The bill proposes amending the state’s criminal laws by adding unborn humans to the definition of “person,” so any abortion or attempted abortion could be charged as if someone committed an act against any living person.

Rep. Ron Hood (R), who introduced the bill, explained to, “I believe life begins at conception so the goal of this bill is to first of all continue to get the word out that life does begin at conception and move the debate in that direction, and to protect unborn Ohioans from being aborted.”

Hood said that as far as criminal charges go, prosecutors would have the discretion to determine who to charge and what charges would be appropriate.

The bill’s other sponsor, Rep. Nino Vitale (R), defended the decision to not include exceptions for rape or incest, likening an abortion to a tragedy like rape itself.

“Life isn’t always giving us things by our choice and I don’t want to put a woman through a second trauma after she’s been through such an awful first one,” he told the local outlet.

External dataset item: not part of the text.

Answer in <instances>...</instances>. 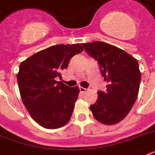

The bill ignores, or perhaps intentionally challenges existing Supreme Court precedent which makes abortion legal throughout the country. State laws are able to regulate abortions to a degree, if they don’t place an undue burden on women’s ability to get abortions. Eliminating them altogether would certainly result in a lawsuit.

NARAL Pro-Choice Ohio Executive Director Kellie Copeland believes this is part of the plan.

“Anti-choice extremists from the Ohio Statehouse to the White House are lining up their dominoes to topple Roe v. Wade and punish those who seek or provide abortion care,” Copeland said.

Hood told Law&Crime, “The Supreme Court changes from time to time,” saying that he hopes medical discoveries would provide evidence that courts should reevaluate the issue.

“It is my hope with the fact that we can detect a heartbeat,” Hood said, giving an example of information that he thinks could potentially sway the judiciary to believe “that there is life before birth.”

Of course, the bill would have to pass before it even gets to that point. Regarding that possibility, Hood said, “I’m certainly optimistic.”

Attempts to reach Vitale for additional comment were unsuccessful. Law&Crime also reached out to Governor John Kasich‘s office for comment.

In 2016, Kasich vetoed an abortion bill that would have outlawed the practice for cases beyond the first six weeks of pregnancy, but approved one that banned abortions after 20 weeks. In December 2017,  he signed a ban on abortions where fetuses were found to have Down syndrome, but a federal judge ruled against it.

At this point, it seems unlikely that the bill will pass. While Republicans are a majority in the state House, only 22 of them are backing the bill at this point, which is far from the majority needed to pass the legislation.

Note: This article has been updated with comments from Rep. Hood.